How Is This Possible?

A frontier model is enormous, but the version you run locally is a compressed edition—shrunk down through a process called quantization so the essential capability fits in the memory of a high-end laptop or desktop. You give up a little precision and gain the ability to run the whole thing on your own hardware.

The performance gap is narrower than you might expect. A well-chosen local model now handles a large share of everyday legal-adjacent tasks—summarizing, drafting, reformatting—well enough that the difference from a frontier model is invisible for much of the work, even if it persists for the hardest reasoning.

Both Windows PCs and Apple Macs can do this.
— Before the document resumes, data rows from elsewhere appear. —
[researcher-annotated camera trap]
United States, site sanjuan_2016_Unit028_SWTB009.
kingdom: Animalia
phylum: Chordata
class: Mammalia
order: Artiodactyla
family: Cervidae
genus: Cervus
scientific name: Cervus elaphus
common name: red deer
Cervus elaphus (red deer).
Macs running Apple’s M-series chips are a particularly attractive option because the chips integrate graphics processing and share a single pool of memory with the rest of the system—an arrangement that is unusually well-suited to running these models efficiently.
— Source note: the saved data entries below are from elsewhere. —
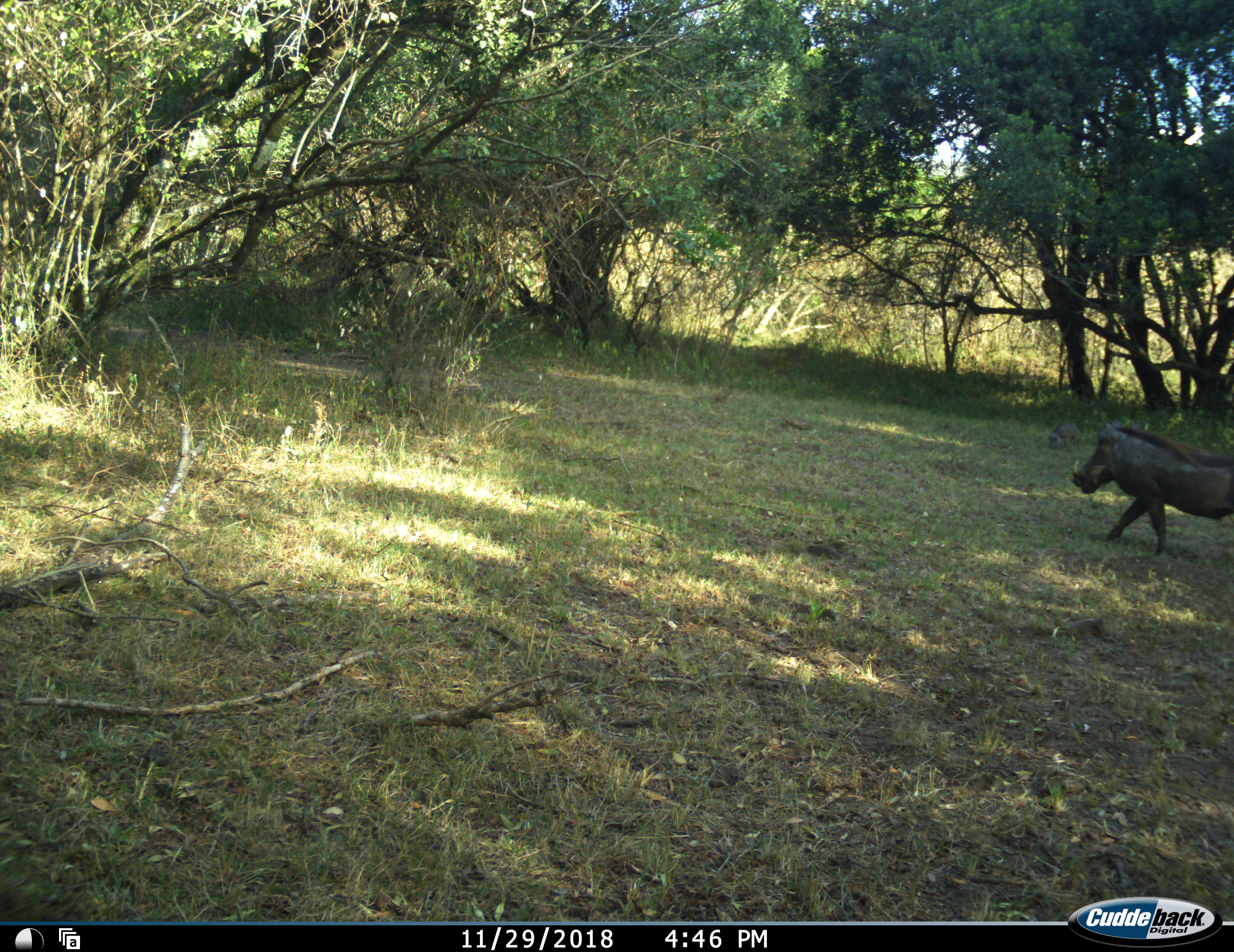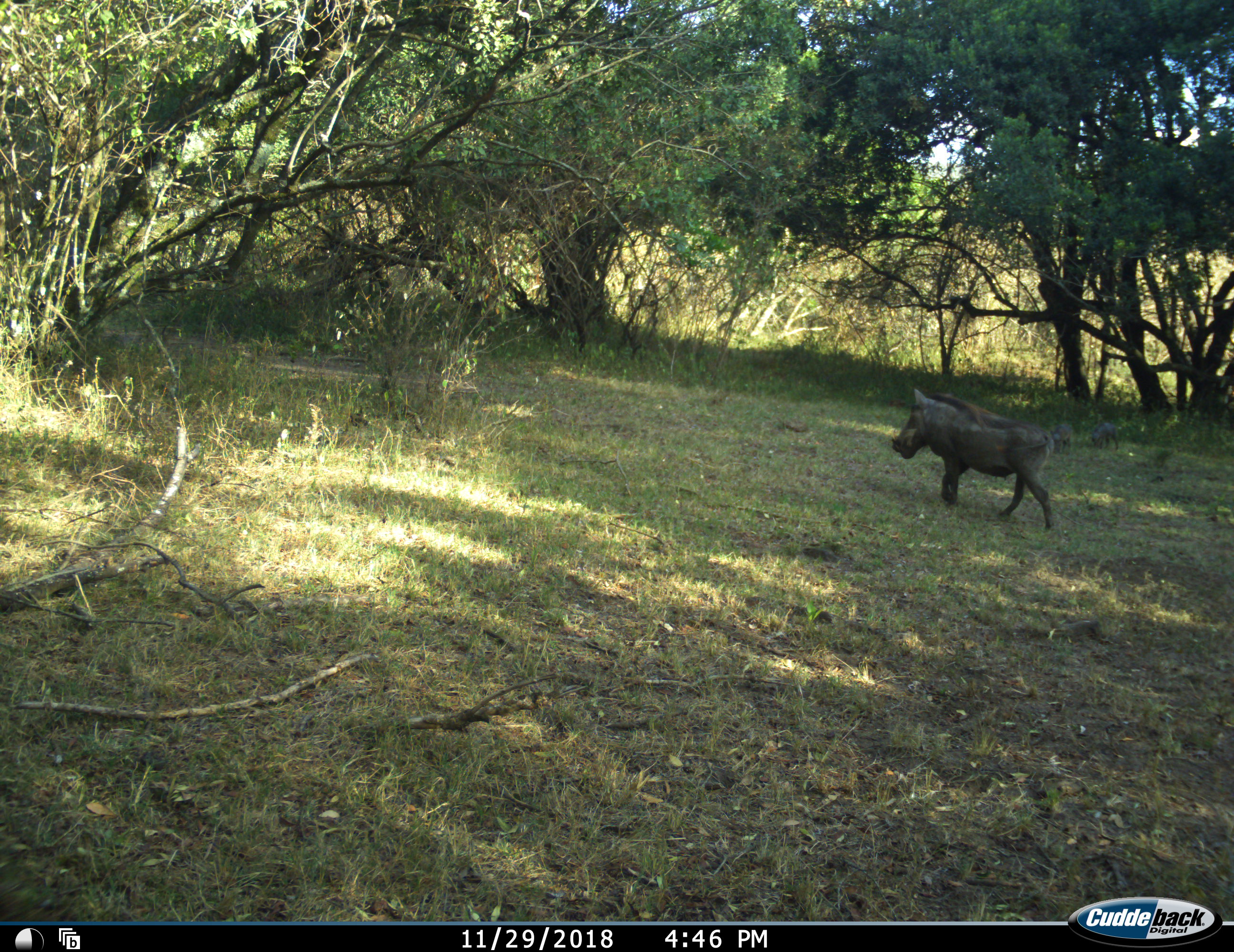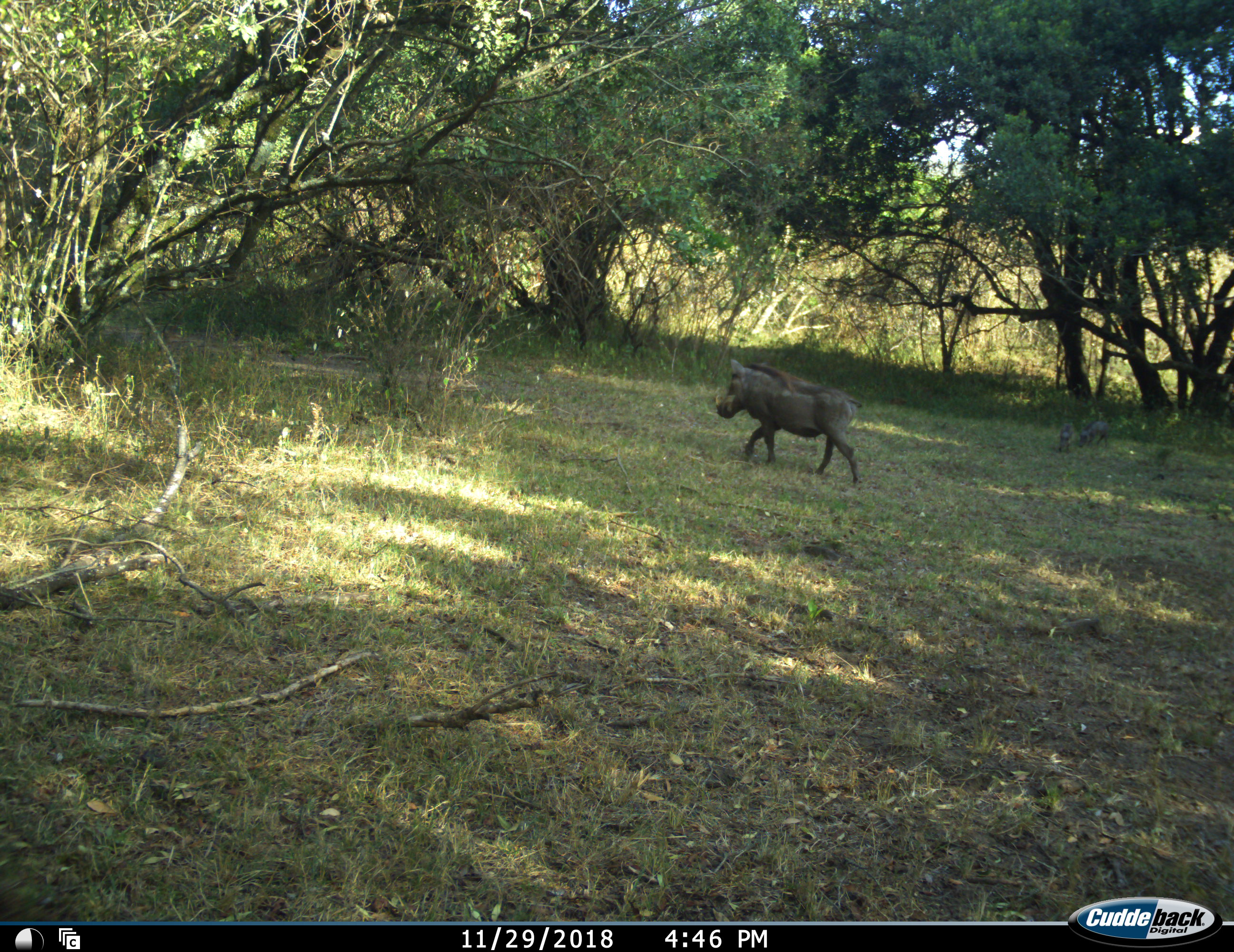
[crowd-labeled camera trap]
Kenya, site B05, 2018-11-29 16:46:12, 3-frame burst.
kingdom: Animalia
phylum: Chordata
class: Mammalia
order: Artiodactyla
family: Suidae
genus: Phacochoerus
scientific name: Phacochoerus africanus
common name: warthog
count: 1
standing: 11%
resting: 0%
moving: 100%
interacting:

Plain-English Supplemental Sources

Getting started (any platform):

  1. A Beginner’s Guide to Running AI Models on Your PC
    • Written specifically for absolute beginners, this guide explains what a “local AI” is using zero jargon. It covers the basic benefits (like total privacy and working without Wi-Fi) and uses simple checkboxes to help readers understand if their office laptop can handle it.
  2. Offline AI Made Easy: A Layman’s Explainer
    • This article demystifies how a computer can run a chatbot completely offline. It breaks down how data stays entirely on the hard drive, making it a highly reassuring read for professionals worried about confidentiality and data security.
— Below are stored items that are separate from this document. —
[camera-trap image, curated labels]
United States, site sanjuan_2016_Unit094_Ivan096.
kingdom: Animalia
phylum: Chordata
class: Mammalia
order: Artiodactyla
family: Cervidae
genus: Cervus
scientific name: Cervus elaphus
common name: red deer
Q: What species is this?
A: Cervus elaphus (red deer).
For Mac users specifically:

  1. LM Studio — the Mac equivalent of the click-and-run interface above
    • Free for personal and business use, LM Studio installs on an Apple Silicon Mac the way any other app does—drag it to your Applications folder, no terminal commands required. It includes a built-in chat window and a browser for downloading models, so a non-technical user can be running a private, offline model in a few clicks. On Apple Silicon it automatically uses Apple’s own acceleration framework, so you get the efficiency benefit of the M-series chips without configuring anything.
  2. Run LLMs Locally on Mac with LM Studio — a step-by-step Mac walkthrough
    • A plain-English guide written for Mac owners that walks through downloading the app, loading a model, and starting a conversation. It explains why Apple Silicon is well-suited to this—the shared memory pool—without assuming any technical background, and it is candid that a local setup complements rather than fully replaces cloud tools.

For a visual walkthrough designed for non-technical users, the video Local LLM Beginner Guide: You Can Actually Run AI For Free provides a straightforward, step-by-step demonstration explaining how anyone can download and run an AI model entirely on their own machine without a tech background.